Seriously, add to the list.  Would love some recommendations!

tillman and me


“When he falls asleep next to his dog, he thinks to himself that heaven is probably holding hands with your gal by a beautiful lake and laying in the grass with your dog; dreaming of the sky, clouds and the smell of grass and rain.”

Ryan Adams –

as i’m packing up my life here readying for my british adventure (i’m moving to cambridge, england for 4ish months if you haven’t heard…), overwhelmingly the most common question i get asked is:

what about tillman?

tillman has no idea, but he’s headed to sleepaway camp at the place i grew up: the farm/zoo also known as my parent’s house.  there he will have 8 acres to explore, a pool to swim, an endless supply of horse apples to eat and squirrels to chase and about 10-12 other dogs to keep him company. which means 10-12 food bowls to lick clean.

heavenly, right?

i claim he has no idea, but i think he’s getting suspicious.  sunday evening i started packing up things i’m not taking with me, which meant suitcases came down from the attic so i could stow away clothes i won’t be taking with me.IMG_0068

dogs are difficult to lie to.  he knows the difference between no socks, casual socks and running socks.  the first two means i’m going to work or play, so he barely glances my way from his choice resting spot on the cool marble fireplace.  the latter mean a chance at a walk, so he gets giddy and paces the floor.  suitcases are a dead giveaway i’m about to disappear.  case in point:  last night he jumped in bed with me.  he hasn’t done so in months because it’s summertime and way too hot for both of us.  he knows something is up.  i sweated it out because i couldn’t bear to kick him off the bed.

we go on lots of walks these days and i have a few hikes to complete before i leave.  i spent a lot of time deciding the best “transition” for us… and, for now,  have opted for dad to come pick him up a few days before i leave. i don’t think i can drive away, so i’m going to let someone else be the bad guy.  considering every time i leave him at my parents house, even just to head to town to the walmart, he looks at me with his deeply concerned muppety eyes that say “please, please, please you cannot leave me here and i am coming with youuuuuu!”  as he chases my car down the driveway…

one visit home i went to grab my ipod out of my car and he jumped into the backseat and refused to come out.  he slept there for about 3 hours.  i kept checking on him and he kept refusing to get out of the car.

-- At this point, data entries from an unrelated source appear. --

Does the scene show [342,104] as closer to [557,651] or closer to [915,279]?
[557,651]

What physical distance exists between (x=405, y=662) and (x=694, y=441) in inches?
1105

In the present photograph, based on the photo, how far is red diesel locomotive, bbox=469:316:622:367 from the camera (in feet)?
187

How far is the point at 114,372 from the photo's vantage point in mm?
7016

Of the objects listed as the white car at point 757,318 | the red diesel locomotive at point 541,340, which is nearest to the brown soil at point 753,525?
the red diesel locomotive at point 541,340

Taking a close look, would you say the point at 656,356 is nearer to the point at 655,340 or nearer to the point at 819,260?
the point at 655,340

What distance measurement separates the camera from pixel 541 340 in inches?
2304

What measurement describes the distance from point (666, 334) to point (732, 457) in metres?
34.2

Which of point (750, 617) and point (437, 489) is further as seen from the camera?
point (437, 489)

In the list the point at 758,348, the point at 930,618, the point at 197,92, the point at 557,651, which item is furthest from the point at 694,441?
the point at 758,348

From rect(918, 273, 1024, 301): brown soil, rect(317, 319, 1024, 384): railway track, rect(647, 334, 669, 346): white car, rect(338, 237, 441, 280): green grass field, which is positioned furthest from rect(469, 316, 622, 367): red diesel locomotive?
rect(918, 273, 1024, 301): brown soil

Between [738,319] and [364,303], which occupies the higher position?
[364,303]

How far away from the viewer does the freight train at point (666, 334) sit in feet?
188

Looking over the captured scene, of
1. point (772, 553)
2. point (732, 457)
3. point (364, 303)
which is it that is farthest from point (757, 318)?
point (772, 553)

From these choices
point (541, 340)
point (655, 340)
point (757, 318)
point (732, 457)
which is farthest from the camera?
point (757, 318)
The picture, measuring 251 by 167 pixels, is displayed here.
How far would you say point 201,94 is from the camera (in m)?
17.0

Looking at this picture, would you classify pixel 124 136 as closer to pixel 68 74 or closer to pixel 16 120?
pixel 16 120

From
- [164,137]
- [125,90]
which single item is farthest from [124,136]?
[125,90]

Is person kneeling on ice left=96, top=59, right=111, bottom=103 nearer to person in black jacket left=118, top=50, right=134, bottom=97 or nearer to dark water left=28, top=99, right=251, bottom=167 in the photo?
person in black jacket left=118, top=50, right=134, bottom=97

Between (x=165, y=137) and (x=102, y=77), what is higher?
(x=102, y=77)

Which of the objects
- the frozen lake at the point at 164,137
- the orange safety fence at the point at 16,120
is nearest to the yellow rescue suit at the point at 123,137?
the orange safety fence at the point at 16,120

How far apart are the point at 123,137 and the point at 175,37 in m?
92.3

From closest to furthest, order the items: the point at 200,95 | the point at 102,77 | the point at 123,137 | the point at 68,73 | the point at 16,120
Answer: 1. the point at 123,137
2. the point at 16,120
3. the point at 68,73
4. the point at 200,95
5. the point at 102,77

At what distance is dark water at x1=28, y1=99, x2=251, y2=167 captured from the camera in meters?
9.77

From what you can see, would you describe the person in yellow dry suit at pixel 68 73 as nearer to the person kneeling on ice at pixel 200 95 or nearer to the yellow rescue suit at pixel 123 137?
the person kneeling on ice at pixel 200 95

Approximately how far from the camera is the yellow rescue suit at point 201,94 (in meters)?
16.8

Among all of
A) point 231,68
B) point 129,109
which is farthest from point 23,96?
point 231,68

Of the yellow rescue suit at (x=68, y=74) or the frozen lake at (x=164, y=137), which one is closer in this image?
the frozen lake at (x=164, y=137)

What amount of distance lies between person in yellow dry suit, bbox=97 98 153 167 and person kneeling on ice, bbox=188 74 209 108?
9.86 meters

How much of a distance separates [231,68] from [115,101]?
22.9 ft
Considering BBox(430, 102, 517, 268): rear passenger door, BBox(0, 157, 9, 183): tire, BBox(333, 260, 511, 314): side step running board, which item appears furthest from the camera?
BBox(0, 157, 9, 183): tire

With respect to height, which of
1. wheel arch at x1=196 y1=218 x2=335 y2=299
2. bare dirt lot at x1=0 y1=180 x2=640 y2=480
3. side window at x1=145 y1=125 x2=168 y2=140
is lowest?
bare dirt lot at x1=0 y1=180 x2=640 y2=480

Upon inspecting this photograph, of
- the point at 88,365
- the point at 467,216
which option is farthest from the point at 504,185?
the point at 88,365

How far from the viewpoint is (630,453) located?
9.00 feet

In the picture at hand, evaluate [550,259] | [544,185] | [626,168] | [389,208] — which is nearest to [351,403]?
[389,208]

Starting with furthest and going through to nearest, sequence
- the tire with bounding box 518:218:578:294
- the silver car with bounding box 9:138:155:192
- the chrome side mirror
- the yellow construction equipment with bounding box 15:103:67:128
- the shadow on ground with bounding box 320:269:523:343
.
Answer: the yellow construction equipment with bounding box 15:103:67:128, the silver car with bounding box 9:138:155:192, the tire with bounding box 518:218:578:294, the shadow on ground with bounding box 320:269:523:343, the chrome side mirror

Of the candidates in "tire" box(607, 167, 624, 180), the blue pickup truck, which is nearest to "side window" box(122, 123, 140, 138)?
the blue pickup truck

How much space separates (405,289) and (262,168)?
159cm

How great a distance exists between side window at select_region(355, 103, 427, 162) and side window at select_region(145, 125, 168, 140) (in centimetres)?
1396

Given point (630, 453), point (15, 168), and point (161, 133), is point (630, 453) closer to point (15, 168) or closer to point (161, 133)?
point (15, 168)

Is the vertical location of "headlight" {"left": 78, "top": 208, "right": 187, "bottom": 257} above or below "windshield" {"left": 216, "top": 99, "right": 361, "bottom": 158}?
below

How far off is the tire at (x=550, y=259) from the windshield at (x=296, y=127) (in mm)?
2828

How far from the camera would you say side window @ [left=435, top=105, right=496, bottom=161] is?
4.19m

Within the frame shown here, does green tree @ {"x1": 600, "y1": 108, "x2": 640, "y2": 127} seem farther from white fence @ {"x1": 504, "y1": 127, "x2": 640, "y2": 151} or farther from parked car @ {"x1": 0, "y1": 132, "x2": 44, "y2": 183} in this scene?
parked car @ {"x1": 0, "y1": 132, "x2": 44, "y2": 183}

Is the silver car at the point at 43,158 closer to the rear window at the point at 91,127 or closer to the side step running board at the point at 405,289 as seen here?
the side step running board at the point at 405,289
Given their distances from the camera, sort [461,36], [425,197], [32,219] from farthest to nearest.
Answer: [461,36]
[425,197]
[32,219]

i like to think he’s introverted, like me.

i’m not worried he’ll forget me.  i’m worried he’ll run away to find me or come back home.  but my parents ease my concern by reminding me he’ll have one of those great invisible fence shock collars.  great!  the dog who is terrified of a balloon tied to his collar or a paper bag rustling over his head will love shock collar training.  poor guy.  at first my parents wanted me to train him by walking through the border and getting him to follow me so he would be zapped.  yeah right.

the first 30 seconds i ever pictured myself in england, i imagined running through the countryside over hill and dale, getting caught in the occasional rainstorm, climbing over the intermittent rock wall, trapseing through a lavender field… all with tillman by my side.  then i realised tillman would not be with me.  then i cried.

for a while, i’ve had this idea for some pics with tillman and one morning a few weeks ago, danielle played impromptu photographer.  i love the results.





for some perplexing reason, multiple dear friends have put me under strict orders not to watch or read marley and me until i get back from england.  even then, they have reserved the right to forbid me from it.

i can’t imagine why, but i’m going to go ahead self-impose old yeller restriction also.